**SHORT PROBLEM A**.
Answer these questions about the mailing-list message on IP assignment:
(i) What does Hugh agree is the preferred approach?
(ii) Which RADIUS product ran on the system Martin inherited when his company took over another one?
(iii) How often did the support and cc people work on the databases to clean up stuck addresses?

**SELECTED PASSAGE**.

= = = =

AW: (RADIATOR) Assign IP

Hugh Irvine hugh at open.com.au
Wed Feb 22 17:34:06 CST 2006


Hello Martin -

Many thanks for your most thoughtful discussion.

I agree that multiple named pools on the NAS equipment is the  
preferred approach.

regards

Hugh


On 23 Feb 2006, at 10:20, Martin Wallner wrote:

> David,
>
> assigning dynamic IP through RADIUS is a tricky business... It  
> would be easier to give the users standard IP's via their login and  
> route them through the network or use local pools for usergroups on  
> the NAS. Believe me. There is a way around this MOST UGLY way to  
> deal out addresses, even if it don't look like it yet when you look  
> at your project...
>
> The thing with direct allocation from RADIUS is, that you are  
> getting too dependend on the functioning of the RADIUS server, it  
> also has to track and update the ip-allocation table and the  
> radonline table, to remove and reuse IP's. One single lost request  
> series can bring the database out of sync with the real situation,  
> and you can become 'stuck' dynamic IP-Adresses (a) on RADIUS side,  
> which would bring up the nice problem that it might be put out  
> twice, (b) on NAS side, where the IP is still in use, and the  
> RADIUS is happily giving it out to the next one... and you have (a)  
> Situation...You/RADIUS has to track the availiability of the NAS 
> (es) and deal with it accordingly.
>
> To clean up such stuck IP-Adresses you normally need to clean up  
> the database (which means that you open the database, look after  
> the IP, and have to look up all the NASes where it could be used  
> and clear the connection). After the 5th or 10th IP you are  
> checking so, you have to go up to top and do it again, because you  
> still don't know... so you normally end up with a complete reset of  
> the pool database and you just kick all users out from the NAS to  
> restart the IP allocation process...
>
> I inherited such a system (with steelbelted radius) when we took  
> over a company, and it was FASCINATING to see how the support and  
> cc-people hammered on the databases at least once a week, to clean  
> up stuck addresses, while trying to calm down customers, who could  
> connect, but couldn't do anything (because the NAS(es) did a 'load  
> balancing' between two different users... :-/)
>
> Even before I could finally implement something useful (RADIATOR)  
> on this POS, I removed the dammned Dynamic Allocation by Radius  
> from the old system and implemented local default pools directly on  
> the NAS.... MUCH better, I was the hero of support and cc (for a  
> day :-), and since then this works like a charm...
>
> 2 Possible workarounds (straight from my head and without knowing  
> your case) instead dynamic allocation per RADIUS:
> a) static IP's, given out for users who ARE moving from one NAS to  
> another (and let whatever IGProuting you are using in your  
> infrastructure do the rest), directly brought in in the user  
> database on a per user base ....

= = = =

Saved data entries:
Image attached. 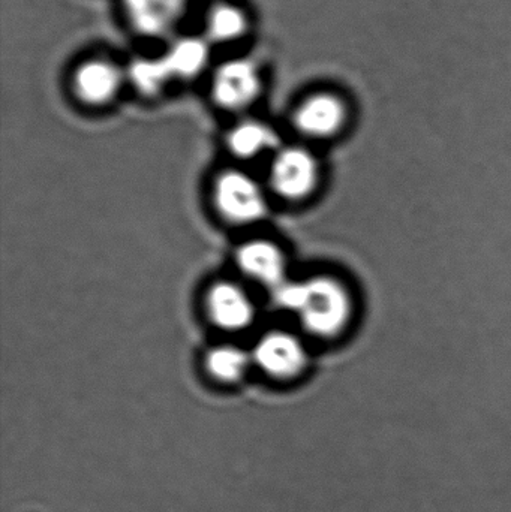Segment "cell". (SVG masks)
<instances>
[{"instance_id":"2","label":"cell","mask_w":511,"mask_h":512,"mask_svg":"<svg viewBox=\"0 0 511 512\" xmlns=\"http://www.w3.org/2000/svg\"><path fill=\"white\" fill-rule=\"evenodd\" d=\"M213 198L219 215L233 224H254L267 213L263 189L243 171L227 170L219 174Z\"/></svg>"},{"instance_id":"14","label":"cell","mask_w":511,"mask_h":512,"mask_svg":"<svg viewBox=\"0 0 511 512\" xmlns=\"http://www.w3.org/2000/svg\"><path fill=\"white\" fill-rule=\"evenodd\" d=\"M248 30V18L233 5H218L207 17V33L215 42H231L242 38Z\"/></svg>"},{"instance_id":"7","label":"cell","mask_w":511,"mask_h":512,"mask_svg":"<svg viewBox=\"0 0 511 512\" xmlns=\"http://www.w3.org/2000/svg\"><path fill=\"white\" fill-rule=\"evenodd\" d=\"M347 105L333 93H315L302 102L294 113V126L306 137L330 138L347 122Z\"/></svg>"},{"instance_id":"11","label":"cell","mask_w":511,"mask_h":512,"mask_svg":"<svg viewBox=\"0 0 511 512\" xmlns=\"http://www.w3.org/2000/svg\"><path fill=\"white\" fill-rule=\"evenodd\" d=\"M227 143L231 152L239 158H255L267 150L275 149L278 134L266 123L245 120L231 129Z\"/></svg>"},{"instance_id":"15","label":"cell","mask_w":511,"mask_h":512,"mask_svg":"<svg viewBox=\"0 0 511 512\" xmlns=\"http://www.w3.org/2000/svg\"><path fill=\"white\" fill-rule=\"evenodd\" d=\"M129 77L138 92L146 96L158 95L168 81L173 80L164 59L135 60L129 69Z\"/></svg>"},{"instance_id":"3","label":"cell","mask_w":511,"mask_h":512,"mask_svg":"<svg viewBox=\"0 0 511 512\" xmlns=\"http://www.w3.org/2000/svg\"><path fill=\"white\" fill-rule=\"evenodd\" d=\"M270 186L284 200L308 197L318 182V164L311 152L302 147L279 149L270 167Z\"/></svg>"},{"instance_id":"12","label":"cell","mask_w":511,"mask_h":512,"mask_svg":"<svg viewBox=\"0 0 511 512\" xmlns=\"http://www.w3.org/2000/svg\"><path fill=\"white\" fill-rule=\"evenodd\" d=\"M164 62L173 78H192L203 71L209 60L207 42L198 38H182L171 45Z\"/></svg>"},{"instance_id":"1","label":"cell","mask_w":511,"mask_h":512,"mask_svg":"<svg viewBox=\"0 0 511 512\" xmlns=\"http://www.w3.org/2000/svg\"><path fill=\"white\" fill-rule=\"evenodd\" d=\"M350 292L333 277L318 276L305 280V294L297 315L303 327L317 337H335L351 318Z\"/></svg>"},{"instance_id":"6","label":"cell","mask_w":511,"mask_h":512,"mask_svg":"<svg viewBox=\"0 0 511 512\" xmlns=\"http://www.w3.org/2000/svg\"><path fill=\"white\" fill-rule=\"evenodd\" d=\"M206 312L216 327L227 331H242L255 319L254 301L242 286L231 280H219L210 286Z\"/></svg>"},{"instance_id":"8","label":"cell","mask_w":511,"mask_h":512,"mask_svg":"<svg viewBox=\"0 0 511 512\" xmlns=\"http://www.w3.org/2000/svg\"><path fill=\"white\" fill-rule=\"evenodd\" d=\"M236 262L243 274L272 289L287 280L284 252L275 243L267 240H252L240 246L237 249Z\"/></svg>"},{"instance_id":"10","label":"cell","mask_w":511,"mask_h":512,"mask_svg":"<svg viewBox=\"0 0 511 512\" xmlns=\"http://www.w3.org/2000/svg\"><path fill=\"white\" fill-rule=\"evenodd\" d=\"M185 6L186 0H125L135 29L150 36L170 32L182 17Z\"/></svg>"},{"instance_id":"4","label":"cell","mask_w":511,"mask_h":512,"mask_svg":"<svg viewBox=\"0 0 511 512\" xmlns=\"http://www.w3.org/2000/svg\"><path fill=\"white\" fill-rule=\"evenodd\" d=\"M252 361L272 378L290 379L303 372L308 354L293 334L272 331L258 340L252 351Z\"/></svg>"},{"instance_id":"13","label":"cell","mask_w":511,"mask_h":512,"mask_svg":"<svg viewBox=\"0 0 511 512\" xmlns=\"http://www.w3.org/2000/svg\"><path fill=\"white\" fill-rule=\"evenodd\" d=\"M252 355L233 345L215 346L206 355V369L212 378L224 384H233L245 376L251 366Z\"/></svg>"},{"instance_id":"5","label":"cell","mask_w":511,"mask_h":512,"mask_svg":"<svg viewBox=\"0 0 511 512\" xmlns=\"http://www.w3.org/2000/svg\"><path fill=\"white\" fill-rule=\"evenodd\" d=\"M260 92V72L249 60L224 63L213 78V99L225 110L237 111L249 107Z\"/></svg>"},{"instance_id":"9","label":"cell","mask_w":511,"mask_h":512,"mask_svg":"<svg viewBox=\"0 0 511 512\" xmlns=\"http://www.w3.org/2000/svg\"><path fill=\"white\" fill-rule=\"evenodd\" d=\"M122 74L107 60H89L75 71L74 90L81 101L89 105H102L117 95Z\"/></svg>"}]
</instances>
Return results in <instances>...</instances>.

= = = =

**SHORT PROBLEM B**. Filter the listing above down to every line that contains the string "instances".

**FINAL RESULT A**.
(i) Multiple named pools on the NAS equipment.
(ii) Steelbelted radius.
(iii) At least once a week.

**FINAL RESULT B**.
<instances>
</instances>
Return results in <instances>...</instances>.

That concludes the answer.